**What you have to do**: The response should consist of the data below, copied exactly, with no pictures in it.

[The data — start]

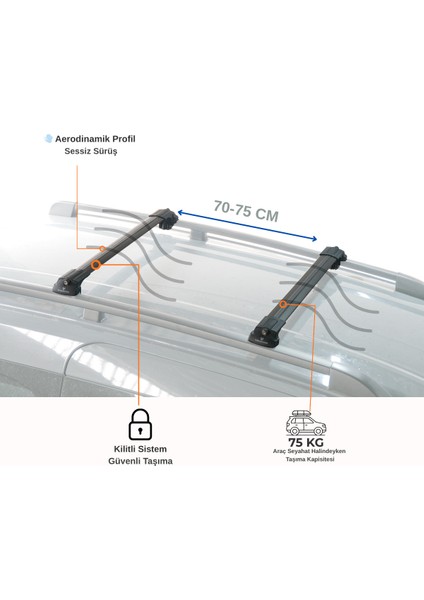 Aerodinamik Profil
Sessiz Sürüş

70-75 CM

Kilitli Sistem
Güvenli Taşıma

75 KG
Araç Seyahat Halindeyken
Taşıma Kapisitesi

[The data — finish]

**Written solution**:
 Aerodinamik Profil
Sessiz Sürüş

70-75 CM

Kilitli Sistem
Güvenli Taşıma

75 KG
Araç Seyahat Halindeyken
Taşıma Kapisitesi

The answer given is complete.